**Text block:**
▼

Our study has several limitations. First, the difficult airway was limited to restricted cervical movement and did not include other situations such as severely a swollen tongue or restricted mouth openings. However, this situation was chosen based on the assumption that airway intervention for patients with neck immobilization could be more common in emergency situations. The Advanced Trauma Life Support guidelines also recommend that care providers should assume a cervical spine injury in any patient with multisystem trauma, and protection of the spinal cord with an immobilization device should be maintained during management of the patient’s airway [30]. Second, this study was performed using a manikin rather than a real patient, and thus our results may not correlate with clinical practice. However, we chose to use a manikin (SimMan™, Laerdal Medical, Stavanger, Norway) because it can be used for SAD insertion training and provide a difficult airway scenario with a realistic anatomy [9,20]. For real patients, more than 85% of novices have successfully inserted SADs after only limited manikin training [20]. Another limitation of our study is that the efficacy of ventilation after insertion of the airway devices was assessed by only visible chest inflation. Many previous studies using an airway manikin have also mentioned this limitation [14,25,29]. More objective measurements are required to confirm successful ventilation.

▲

**Provided information:**

▼

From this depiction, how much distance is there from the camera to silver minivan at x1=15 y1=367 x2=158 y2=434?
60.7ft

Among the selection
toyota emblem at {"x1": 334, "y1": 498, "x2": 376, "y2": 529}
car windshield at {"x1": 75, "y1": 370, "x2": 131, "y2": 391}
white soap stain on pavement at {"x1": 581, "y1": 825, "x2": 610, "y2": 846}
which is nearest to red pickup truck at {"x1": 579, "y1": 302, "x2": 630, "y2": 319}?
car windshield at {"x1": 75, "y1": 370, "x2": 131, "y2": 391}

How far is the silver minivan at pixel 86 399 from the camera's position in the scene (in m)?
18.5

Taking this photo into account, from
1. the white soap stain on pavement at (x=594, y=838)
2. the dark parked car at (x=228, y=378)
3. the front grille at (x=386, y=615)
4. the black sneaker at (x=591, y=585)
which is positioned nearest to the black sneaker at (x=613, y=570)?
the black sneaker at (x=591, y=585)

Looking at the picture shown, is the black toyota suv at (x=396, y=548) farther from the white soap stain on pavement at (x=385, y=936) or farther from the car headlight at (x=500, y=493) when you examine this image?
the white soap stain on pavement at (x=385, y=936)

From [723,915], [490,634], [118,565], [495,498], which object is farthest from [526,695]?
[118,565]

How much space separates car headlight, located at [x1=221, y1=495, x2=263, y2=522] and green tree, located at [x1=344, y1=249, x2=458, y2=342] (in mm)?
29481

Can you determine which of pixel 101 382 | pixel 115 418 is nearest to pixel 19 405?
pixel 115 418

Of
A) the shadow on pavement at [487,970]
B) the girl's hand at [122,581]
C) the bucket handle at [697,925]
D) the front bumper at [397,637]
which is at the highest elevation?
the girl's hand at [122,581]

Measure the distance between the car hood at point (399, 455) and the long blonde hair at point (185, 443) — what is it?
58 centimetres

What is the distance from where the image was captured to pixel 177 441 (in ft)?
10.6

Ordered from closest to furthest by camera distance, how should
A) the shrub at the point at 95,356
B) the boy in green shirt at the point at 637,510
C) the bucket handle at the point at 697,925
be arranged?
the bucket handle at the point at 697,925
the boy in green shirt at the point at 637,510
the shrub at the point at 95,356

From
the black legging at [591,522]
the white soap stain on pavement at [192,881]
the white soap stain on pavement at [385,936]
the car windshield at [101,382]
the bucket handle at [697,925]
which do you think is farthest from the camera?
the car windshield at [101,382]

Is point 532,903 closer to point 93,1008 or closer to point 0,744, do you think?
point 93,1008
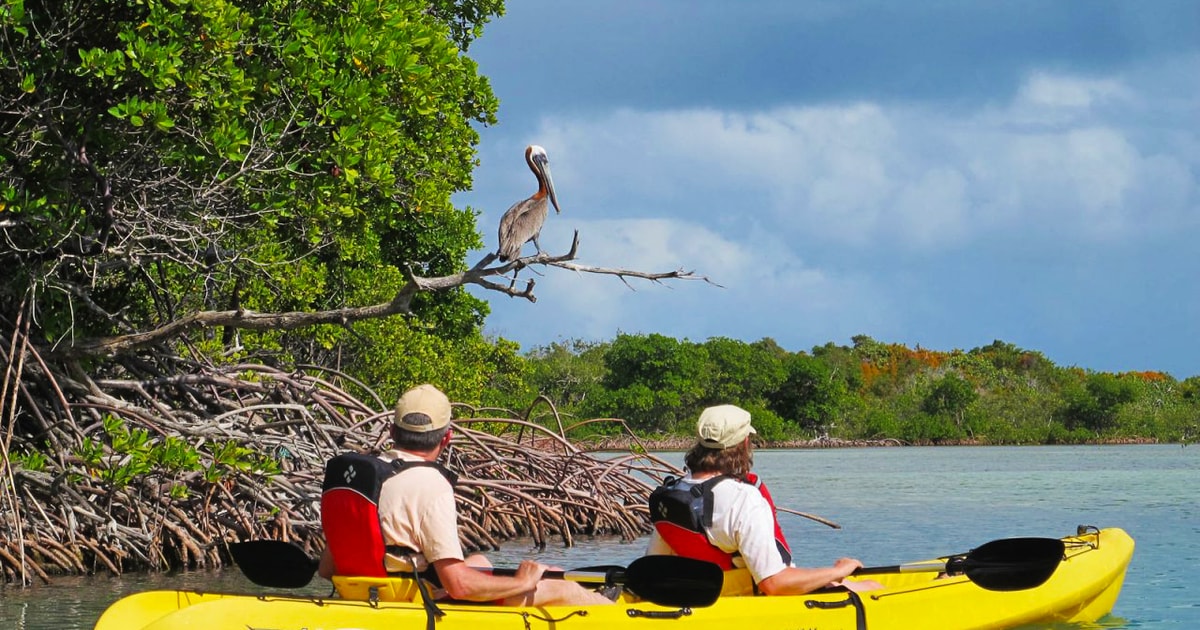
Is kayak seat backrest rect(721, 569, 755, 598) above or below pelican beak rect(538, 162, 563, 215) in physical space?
below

▲

**Problem set:**
1 – List every limitation of the study that the passage on the study's limitations names.
2 – Continue the passage on the study's limitations, starting after its final sentence.
The rows are separate material and have no connection to the passage on the study's limitations.

**Solved problems:**
1 –
1. The difficult airway was limited to restricted cervical movement and did not include other situations such as a severely swollen tongue or restricted mouth openings.
2. The study was performed using a manikin rather than a real patient, so the results may not correlate with clinical practice.
3. The efficacy of ventilation after insertion of the airway devices was assessed only by visible chest inflation.

2 –
In conclusion, our study showed that novice practitioners were able to insert both the PLMA and I-gel with better success rates and faster insertion times in the first attempt than ETI in a difficult airway, and the novices had a higher first-time success rate and a shorter insertion time using the I-gel than the PLMA. Additional analyses comparing the PLMA with the I-gel are needed to determine an appropriate SAD for the use of novices in emergency situations.